#### Work task
Extend the passage on primary and secondary headaches, picking up after its last sentence.

#### Document passage
++++++++++
Secondary headaches are usually of recent onset and associated with abnormalities found on clinical examination. Laboratory testing and/or imaging studies will confirm the diagnosis. Recognizing headaches related to a condition or disease is critical not only because treatment of the underlying problem will usually eliminate the headache but also because the condition causing the headache may be life-threatening.
Primary headaches account for more than 90% of all headache complaints and, of these, episodic tension-type headache is the most common. Almost everyone has had an occasional headache of this type. Although chronic tension-type headache occurs in only slightly more than 2% of the population, it accounts for a large number of visits to the physician's office and missed work days.2,3 Several epidemiologic studies conducted in various areas of the world indicate that the prevalence of migraine headache ranges from 12% to 18% of the population.3,4 Migraine is three times more common in females. The prevalence of cluster headache is not known. This uncommon condition probably affects less than 0.5% of the population but is underdiagnosed and is often believed to be a sinus problem. Cluster headache affects men eight to ten times more frequently than women.
Because the three primary headache syndromes tend to begin in persons younger than 50 years, anyone older than 50 with a recent onset of headaches should have a thorough examination and testing to look for an underlying cause.
The pathophysiology of migraine, cluster, and tension-type headaches is not well understood. Both migraine and cluster headaches are thought to initially begin in the brain as a neurologic dysfunction, with subsequent involvement of the trigeminal nerve and cranial vessels. In cluster headache, most, but not all, sufferers have overactivity of the parasympathetic system. Tension-type headache may be primarily a central neurologic disturbance similar to migraine or may occur as the result of increased cervical and pericranial muscle activity, such as that caused by flexion-extension injury of the neck, poor posture, or anxiety with increased clenching or grinding of the teeth.
++++++++++
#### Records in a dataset
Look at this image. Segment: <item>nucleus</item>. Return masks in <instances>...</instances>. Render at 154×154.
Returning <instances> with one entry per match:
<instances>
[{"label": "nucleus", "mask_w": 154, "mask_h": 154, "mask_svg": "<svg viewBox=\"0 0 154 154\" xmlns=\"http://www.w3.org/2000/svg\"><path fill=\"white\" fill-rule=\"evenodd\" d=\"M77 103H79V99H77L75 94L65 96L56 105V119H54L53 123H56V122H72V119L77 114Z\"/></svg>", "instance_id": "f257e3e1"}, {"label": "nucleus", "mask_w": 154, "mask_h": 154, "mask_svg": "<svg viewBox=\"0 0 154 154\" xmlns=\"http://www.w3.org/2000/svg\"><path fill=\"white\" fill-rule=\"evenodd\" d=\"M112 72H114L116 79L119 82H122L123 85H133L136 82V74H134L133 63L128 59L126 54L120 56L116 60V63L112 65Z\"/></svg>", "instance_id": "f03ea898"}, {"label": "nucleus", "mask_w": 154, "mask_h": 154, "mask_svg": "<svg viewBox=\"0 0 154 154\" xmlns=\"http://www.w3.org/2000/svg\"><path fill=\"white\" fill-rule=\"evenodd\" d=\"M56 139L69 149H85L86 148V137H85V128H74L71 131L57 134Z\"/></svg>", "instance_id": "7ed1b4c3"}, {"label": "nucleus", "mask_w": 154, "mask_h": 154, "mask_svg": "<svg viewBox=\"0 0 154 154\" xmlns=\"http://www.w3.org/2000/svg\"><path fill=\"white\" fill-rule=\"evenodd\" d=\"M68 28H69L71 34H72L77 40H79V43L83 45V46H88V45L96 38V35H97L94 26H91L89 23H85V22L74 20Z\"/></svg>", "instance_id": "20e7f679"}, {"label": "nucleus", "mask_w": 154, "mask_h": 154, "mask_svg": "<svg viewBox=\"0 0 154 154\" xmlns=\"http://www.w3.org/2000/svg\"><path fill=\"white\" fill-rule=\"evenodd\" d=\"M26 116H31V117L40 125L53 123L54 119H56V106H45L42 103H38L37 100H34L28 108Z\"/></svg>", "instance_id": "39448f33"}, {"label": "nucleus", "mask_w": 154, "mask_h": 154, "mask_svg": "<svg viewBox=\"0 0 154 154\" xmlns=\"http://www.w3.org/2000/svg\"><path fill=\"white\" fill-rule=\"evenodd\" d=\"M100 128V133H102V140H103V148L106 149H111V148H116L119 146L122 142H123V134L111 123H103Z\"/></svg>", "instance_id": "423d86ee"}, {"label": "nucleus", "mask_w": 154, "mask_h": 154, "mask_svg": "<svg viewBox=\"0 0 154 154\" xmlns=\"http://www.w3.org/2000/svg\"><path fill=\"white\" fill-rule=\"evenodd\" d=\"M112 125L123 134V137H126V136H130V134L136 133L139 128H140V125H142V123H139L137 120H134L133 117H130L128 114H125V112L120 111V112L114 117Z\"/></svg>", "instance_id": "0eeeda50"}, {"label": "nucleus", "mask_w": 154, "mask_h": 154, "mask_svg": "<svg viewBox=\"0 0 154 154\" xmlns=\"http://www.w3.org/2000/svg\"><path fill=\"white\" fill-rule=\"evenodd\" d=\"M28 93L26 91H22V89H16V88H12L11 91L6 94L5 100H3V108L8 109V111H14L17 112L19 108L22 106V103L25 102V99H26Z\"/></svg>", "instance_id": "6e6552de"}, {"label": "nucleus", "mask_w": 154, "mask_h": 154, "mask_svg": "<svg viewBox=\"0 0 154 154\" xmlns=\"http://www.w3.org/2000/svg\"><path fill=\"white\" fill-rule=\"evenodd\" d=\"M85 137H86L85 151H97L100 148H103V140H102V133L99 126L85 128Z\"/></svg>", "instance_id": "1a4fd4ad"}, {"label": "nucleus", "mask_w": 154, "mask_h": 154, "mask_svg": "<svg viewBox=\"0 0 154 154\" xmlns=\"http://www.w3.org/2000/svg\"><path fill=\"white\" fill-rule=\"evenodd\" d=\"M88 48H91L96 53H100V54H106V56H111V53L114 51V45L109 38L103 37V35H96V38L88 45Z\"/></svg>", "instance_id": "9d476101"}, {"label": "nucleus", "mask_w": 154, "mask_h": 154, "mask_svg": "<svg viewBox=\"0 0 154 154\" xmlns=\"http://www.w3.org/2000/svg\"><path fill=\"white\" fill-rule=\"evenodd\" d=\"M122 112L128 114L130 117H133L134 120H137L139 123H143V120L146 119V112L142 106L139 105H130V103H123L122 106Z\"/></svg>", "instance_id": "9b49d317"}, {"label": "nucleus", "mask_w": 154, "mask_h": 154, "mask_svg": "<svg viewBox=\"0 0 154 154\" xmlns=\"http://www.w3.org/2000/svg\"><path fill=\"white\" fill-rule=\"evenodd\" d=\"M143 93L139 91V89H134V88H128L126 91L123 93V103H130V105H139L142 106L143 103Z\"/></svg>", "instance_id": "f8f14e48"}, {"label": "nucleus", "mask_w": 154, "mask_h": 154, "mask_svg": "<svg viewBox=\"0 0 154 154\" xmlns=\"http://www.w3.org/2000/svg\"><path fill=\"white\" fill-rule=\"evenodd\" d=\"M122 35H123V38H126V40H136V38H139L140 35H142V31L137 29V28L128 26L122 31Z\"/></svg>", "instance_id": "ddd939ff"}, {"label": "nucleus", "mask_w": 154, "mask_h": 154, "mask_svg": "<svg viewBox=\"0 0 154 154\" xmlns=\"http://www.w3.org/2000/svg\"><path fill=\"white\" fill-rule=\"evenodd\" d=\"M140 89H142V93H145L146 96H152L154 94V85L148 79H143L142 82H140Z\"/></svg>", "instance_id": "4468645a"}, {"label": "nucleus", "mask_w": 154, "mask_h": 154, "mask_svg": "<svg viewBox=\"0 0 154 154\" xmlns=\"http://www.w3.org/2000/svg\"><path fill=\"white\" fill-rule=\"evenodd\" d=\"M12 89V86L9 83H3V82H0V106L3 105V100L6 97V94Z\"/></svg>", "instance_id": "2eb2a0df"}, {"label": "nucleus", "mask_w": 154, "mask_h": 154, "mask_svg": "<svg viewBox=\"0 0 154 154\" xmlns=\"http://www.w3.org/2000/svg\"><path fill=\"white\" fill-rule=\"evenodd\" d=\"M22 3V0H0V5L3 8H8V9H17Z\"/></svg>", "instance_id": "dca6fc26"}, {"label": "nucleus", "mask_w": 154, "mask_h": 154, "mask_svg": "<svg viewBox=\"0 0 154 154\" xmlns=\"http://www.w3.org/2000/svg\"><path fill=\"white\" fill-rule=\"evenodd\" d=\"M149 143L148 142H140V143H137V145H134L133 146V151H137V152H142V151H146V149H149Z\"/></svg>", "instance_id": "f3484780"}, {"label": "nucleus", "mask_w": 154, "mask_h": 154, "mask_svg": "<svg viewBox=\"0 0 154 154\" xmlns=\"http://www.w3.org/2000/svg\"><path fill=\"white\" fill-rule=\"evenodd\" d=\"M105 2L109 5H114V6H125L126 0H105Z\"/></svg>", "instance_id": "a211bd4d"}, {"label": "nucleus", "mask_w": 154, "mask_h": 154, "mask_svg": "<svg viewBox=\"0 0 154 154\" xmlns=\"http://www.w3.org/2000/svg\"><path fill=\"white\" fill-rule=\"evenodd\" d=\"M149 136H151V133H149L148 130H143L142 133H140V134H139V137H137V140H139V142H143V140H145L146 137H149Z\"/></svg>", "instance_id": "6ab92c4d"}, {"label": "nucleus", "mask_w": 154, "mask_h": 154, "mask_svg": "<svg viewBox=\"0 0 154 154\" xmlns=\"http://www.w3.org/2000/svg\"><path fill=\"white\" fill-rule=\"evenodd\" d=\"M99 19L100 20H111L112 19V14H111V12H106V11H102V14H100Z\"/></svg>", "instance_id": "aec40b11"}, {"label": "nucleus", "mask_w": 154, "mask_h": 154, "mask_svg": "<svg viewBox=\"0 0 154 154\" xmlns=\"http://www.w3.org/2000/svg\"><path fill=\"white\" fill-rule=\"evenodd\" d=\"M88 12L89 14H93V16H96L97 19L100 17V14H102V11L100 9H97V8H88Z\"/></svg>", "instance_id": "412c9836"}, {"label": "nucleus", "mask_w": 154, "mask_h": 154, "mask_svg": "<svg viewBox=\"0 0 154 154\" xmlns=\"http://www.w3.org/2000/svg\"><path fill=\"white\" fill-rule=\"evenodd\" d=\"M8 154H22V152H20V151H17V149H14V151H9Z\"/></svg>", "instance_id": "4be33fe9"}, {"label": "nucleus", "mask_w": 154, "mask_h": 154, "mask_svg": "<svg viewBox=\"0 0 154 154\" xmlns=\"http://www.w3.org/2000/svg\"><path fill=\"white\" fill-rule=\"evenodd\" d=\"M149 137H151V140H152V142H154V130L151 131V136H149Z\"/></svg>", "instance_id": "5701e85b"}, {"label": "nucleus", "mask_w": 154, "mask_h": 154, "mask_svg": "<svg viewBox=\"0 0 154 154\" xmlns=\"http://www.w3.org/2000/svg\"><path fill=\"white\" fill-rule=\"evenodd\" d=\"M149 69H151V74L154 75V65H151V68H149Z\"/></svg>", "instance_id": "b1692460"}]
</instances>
++++++++++
#### Result
Migraine is an inherited
condition in which there appears to be an episodic instability of the
neurovascular system (where serotonin and other neurotransmitters play
a role).5 Available serotonin may be diminished
or neuronal receptors for serotonin and other neuroactive substances may
at times become less sensitive to these agents. Periodically, the nuclei
of the trigeminal nerve appear to become hyperactive. Efferent impulses
over branches of this nerve go to the innervated cranial vessels, promoting
release of substances causing perivascular inflammation and vascular dilation.
Dysfunction of other areas of the brainstem and hypothalamus account for
the other associated symptoms of migraine, such as nausea, photophobia,
phonophobia, and osmophobia.
Cluster headache also is an episodic neural dysfunction but more likely
involves areas in the hypothalamus. There is a marked increase in blood
flow through the internal carotid artery on the headache side during the
attack of pain.
Migraine
Most migraine patients do not have an aura; migraine with aura occurs
in only 15% to 20% of sufferers. The aura is a well defined visual or
neurological deficit lasting less than 1 hour and is followed by the headache
within an hour. Most auras are visual, with photopsia (flashing lights)
being most common. The aura is initially small, then enlarges or moves
across the visual field. A typical migraine aura may occur without a headache.
This phenomenon tends to begin later in life. Occasionally, a neurologic
aura will occur, with a tingling or weakness that slowly spreads up or
down an extremity.
Many patients with migraine will have prodromal symptoms for many hours or even a day or so before the onset of an attack. These prodromal symptoms are generally changes in mood or personality. Fatigue also is common, and occasionally hyperactivity occurs.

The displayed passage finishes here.